Ontem um amigo me veio se queixar de amor partido. Sua mulher, até onde sei a única dos últimos dez anos, o abandonou, alegando que meu amigo não quer nada com a vida. Só agora, depois de mais de uma década de convívio, ela percebeu que meu amigo não quer nada com a vida. Mas que vida é essa que meu amigo desconhece? Será a mesma da sua ex-esposa? Ou a que andam vendendo no Teatro da Broadway? Ou ainda esta que nos leva dois terços ou mais da vida, da vida longe dos sábados e colados às segundas-feiras?

Longe de ser coach de relacionamento, mas desconfio de que a ex-esposa de meu amigo passou a enxergar a vida de modo diferente. Nada de errado há nisso, tal qual bem sabe Heráclito de Efeso e seu rio, que nunca é o mesmo, pois está sempre a fluir. Penso, porém, que a ex-esposa de meu amigo deveria ter sido compreensiva com o conceito de vida de meu amigo e de como usufruí-la. Mas Talvez ela tenha recebido aulas de algum coach de relacionamento, esse profissional tão requisitado ultimamente, que a orientou a buscar seu objetivo na vida, com metas e tudo a cumprir. Um objetivo que excluía de sua vida o meu amigo servente de pedreiro, esse "perdido", como, segundo ele, ela tanto enfatizou.

É uma pena ela não ter dado a meu amigo o direito à defesa e ao contraditório, esse direito que os "perdidos" nem sabem que têm. Porque meu amigo não sabia que era um ''perdido''. O Governo sabe seu nome, onde mora, o que come, sua idade, seu programa de tevê preferido.
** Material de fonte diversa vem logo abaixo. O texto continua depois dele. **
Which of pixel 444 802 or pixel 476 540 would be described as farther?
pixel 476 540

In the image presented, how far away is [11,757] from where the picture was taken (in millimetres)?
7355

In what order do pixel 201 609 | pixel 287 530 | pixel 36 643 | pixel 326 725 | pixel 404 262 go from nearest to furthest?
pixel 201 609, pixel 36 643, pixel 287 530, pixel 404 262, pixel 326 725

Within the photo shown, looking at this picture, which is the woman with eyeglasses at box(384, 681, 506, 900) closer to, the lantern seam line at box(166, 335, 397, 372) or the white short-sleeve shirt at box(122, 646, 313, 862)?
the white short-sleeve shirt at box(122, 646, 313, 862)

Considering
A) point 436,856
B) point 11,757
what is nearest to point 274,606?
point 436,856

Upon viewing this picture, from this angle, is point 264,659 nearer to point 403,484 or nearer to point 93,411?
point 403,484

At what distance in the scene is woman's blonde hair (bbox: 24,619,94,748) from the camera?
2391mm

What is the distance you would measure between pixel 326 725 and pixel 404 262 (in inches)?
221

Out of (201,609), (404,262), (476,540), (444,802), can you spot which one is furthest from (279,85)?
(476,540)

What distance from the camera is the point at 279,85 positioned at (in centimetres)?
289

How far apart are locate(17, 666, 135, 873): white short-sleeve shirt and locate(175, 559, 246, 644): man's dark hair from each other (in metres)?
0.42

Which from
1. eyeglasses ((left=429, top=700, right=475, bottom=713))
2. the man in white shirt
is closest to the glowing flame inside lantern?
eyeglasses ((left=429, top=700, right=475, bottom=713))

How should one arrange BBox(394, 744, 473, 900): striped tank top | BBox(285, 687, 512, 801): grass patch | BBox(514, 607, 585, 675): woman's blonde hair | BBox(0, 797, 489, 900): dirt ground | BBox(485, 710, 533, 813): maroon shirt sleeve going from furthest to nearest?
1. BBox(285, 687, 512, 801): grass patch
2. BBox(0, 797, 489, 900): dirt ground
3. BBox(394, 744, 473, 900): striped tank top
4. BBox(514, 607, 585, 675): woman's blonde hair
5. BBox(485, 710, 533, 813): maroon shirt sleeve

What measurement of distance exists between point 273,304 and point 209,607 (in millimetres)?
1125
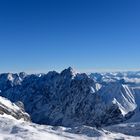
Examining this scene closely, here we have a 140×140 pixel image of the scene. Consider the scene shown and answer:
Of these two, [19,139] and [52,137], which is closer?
[19,139]

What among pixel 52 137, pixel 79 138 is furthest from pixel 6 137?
pixel 79 138

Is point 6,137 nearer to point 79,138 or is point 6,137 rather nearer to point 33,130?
point 33,130

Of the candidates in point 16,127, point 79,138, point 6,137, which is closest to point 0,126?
point 16,127

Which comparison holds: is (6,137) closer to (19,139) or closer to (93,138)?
(19,139)

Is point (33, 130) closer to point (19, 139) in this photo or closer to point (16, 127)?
point (16, 127)

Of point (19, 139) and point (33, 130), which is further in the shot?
point (33, 130)

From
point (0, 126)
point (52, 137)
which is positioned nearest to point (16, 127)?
point (0, 126)
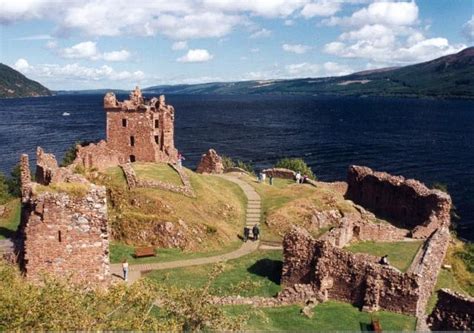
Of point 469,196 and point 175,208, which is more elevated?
point 175,208

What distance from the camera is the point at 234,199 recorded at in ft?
171

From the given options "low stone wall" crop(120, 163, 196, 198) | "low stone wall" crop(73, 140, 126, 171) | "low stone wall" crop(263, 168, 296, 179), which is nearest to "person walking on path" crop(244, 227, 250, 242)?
"low stone wall" crop(120, 163, 196, 198)

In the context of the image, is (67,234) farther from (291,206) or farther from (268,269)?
(291,206)

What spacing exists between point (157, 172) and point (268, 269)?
1813 cm

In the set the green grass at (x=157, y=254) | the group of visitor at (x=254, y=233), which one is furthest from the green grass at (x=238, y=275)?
the group of visitor at (x=254, y=233)

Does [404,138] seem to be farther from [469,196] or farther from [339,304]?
[339,304]

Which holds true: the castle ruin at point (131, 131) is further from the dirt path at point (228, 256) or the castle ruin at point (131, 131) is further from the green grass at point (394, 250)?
the green grass at point (394, 250)

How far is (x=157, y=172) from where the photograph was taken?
5231cm

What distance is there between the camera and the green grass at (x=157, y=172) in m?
50.1

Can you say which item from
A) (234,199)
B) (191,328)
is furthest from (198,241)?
(191,328)

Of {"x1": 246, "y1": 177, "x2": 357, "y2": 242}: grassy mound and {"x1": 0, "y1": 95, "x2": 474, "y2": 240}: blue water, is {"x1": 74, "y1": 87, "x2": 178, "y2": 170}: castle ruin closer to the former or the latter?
{"x1": 246, "y1": 177, "x2": 357, "y2": 242}: grassy mound

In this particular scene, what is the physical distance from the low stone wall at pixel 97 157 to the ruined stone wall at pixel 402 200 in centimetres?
2892

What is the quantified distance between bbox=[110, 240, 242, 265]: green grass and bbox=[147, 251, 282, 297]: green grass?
2129mm

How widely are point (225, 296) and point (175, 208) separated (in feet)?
48.3
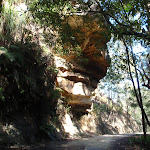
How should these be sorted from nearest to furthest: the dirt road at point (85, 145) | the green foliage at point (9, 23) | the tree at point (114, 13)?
the tree at point (114, 13)
the dirt road at point (85, 145)
the green foliage at point (9, 23)

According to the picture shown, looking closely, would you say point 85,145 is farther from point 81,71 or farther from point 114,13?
point 81,71

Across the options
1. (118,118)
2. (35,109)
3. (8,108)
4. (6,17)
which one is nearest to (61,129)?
(35,109)

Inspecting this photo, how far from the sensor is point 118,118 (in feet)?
102

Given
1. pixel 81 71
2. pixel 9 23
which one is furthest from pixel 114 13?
pixel 81 71

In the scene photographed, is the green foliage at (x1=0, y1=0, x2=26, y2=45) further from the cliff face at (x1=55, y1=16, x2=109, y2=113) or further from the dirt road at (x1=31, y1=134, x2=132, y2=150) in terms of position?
the dirt road at (x1=31, y1=134, x2=132, y2=150)

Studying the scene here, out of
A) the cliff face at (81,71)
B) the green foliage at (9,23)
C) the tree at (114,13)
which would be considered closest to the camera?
the tree at (114,13)

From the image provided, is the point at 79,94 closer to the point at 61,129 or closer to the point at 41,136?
the point at 61,129

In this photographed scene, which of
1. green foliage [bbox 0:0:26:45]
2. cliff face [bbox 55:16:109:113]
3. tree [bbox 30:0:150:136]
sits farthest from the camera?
cliff face [bbox 55:16:109:113]

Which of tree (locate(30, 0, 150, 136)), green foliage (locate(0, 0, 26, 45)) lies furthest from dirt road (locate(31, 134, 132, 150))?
green foliage (locate(0, 0, 26, 45))

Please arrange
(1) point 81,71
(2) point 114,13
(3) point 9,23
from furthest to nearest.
A: 1. (1) point 81,71
2. (3) point 9,23
3. (2) point 114,13

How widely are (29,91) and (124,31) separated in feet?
18.6

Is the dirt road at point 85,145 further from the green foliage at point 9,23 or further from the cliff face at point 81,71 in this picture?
the cliff face at point 81,71

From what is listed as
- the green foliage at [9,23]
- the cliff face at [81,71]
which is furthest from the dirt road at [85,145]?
the cliff face at [81,71]

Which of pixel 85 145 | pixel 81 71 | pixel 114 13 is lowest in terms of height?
pixel 85 145
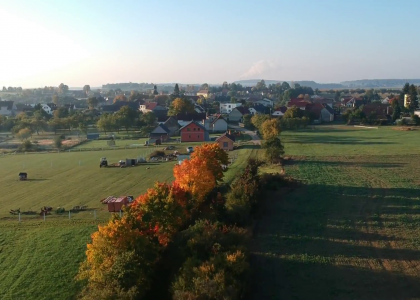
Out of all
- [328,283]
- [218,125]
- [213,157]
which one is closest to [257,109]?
[218,125]

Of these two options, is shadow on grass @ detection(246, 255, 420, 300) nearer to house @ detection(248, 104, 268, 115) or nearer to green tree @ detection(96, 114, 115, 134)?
green tree @ detection(96, 114, 115, 134)

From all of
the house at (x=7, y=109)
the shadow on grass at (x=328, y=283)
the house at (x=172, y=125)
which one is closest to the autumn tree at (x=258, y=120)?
the house at (x=172, y=125)

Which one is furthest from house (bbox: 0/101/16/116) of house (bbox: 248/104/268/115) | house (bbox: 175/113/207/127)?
house (bbox: 248/104/268/115)

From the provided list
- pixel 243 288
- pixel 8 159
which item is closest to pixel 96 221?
pixel 243 288

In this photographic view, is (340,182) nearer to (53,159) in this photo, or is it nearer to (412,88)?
(53,159)

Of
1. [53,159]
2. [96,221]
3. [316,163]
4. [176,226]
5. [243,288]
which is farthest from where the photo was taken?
[53,159]

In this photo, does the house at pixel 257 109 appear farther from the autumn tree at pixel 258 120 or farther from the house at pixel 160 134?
the house at pixel 160 134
Meu amigo tem nome próprio, RG, CPF, título de eleitor e já até serviu no Exército, fato que não se orgulha de destacar. Hoje é servente de pedreiro, e com orgulho. Mas a ex-esposa de meu amigo não vê nisso motivo de vida. Talvez a vida que andam vendendo no Teatro da Broadway ou a que nos expõem nos veículos expressos, a que nos leva dois terços ou mais da vida, da vida longe dos sábados e colados às segundas-feiras, tenha-a convencido de que, na vida, precisamos de objetivo, no singular ou no plural, capaz(es) de dar sentido à vida ou ao que lhe assemelhe.

Talvez a ex-esposa de meu amigo esteja certa e nós todos, os perdidos, devêssemos mergulhar novamente no rio de Heráclito de Efeso, para emergirmos achados. Ou então, o que me parece mais razoável e de bem com o objetivo do Mercado, devêssemos contratar um coach, desses que, a preço geralmente nada módico, nos ensinam o conceito de sentido da vida. Assim, pelo menos, se não encontrarmos um motivo para a vida dos perdidos, pelo menos ajudaremos a aquecer o mercado de coach, o que, por sua vez, tem efeito positivo sobre a Economia, cujos lucros vão todos para abater a Dívida Externa, a impagável e que todo dia contribui para torna a vida de muitos dos perdidos na vida um rio de amarguras.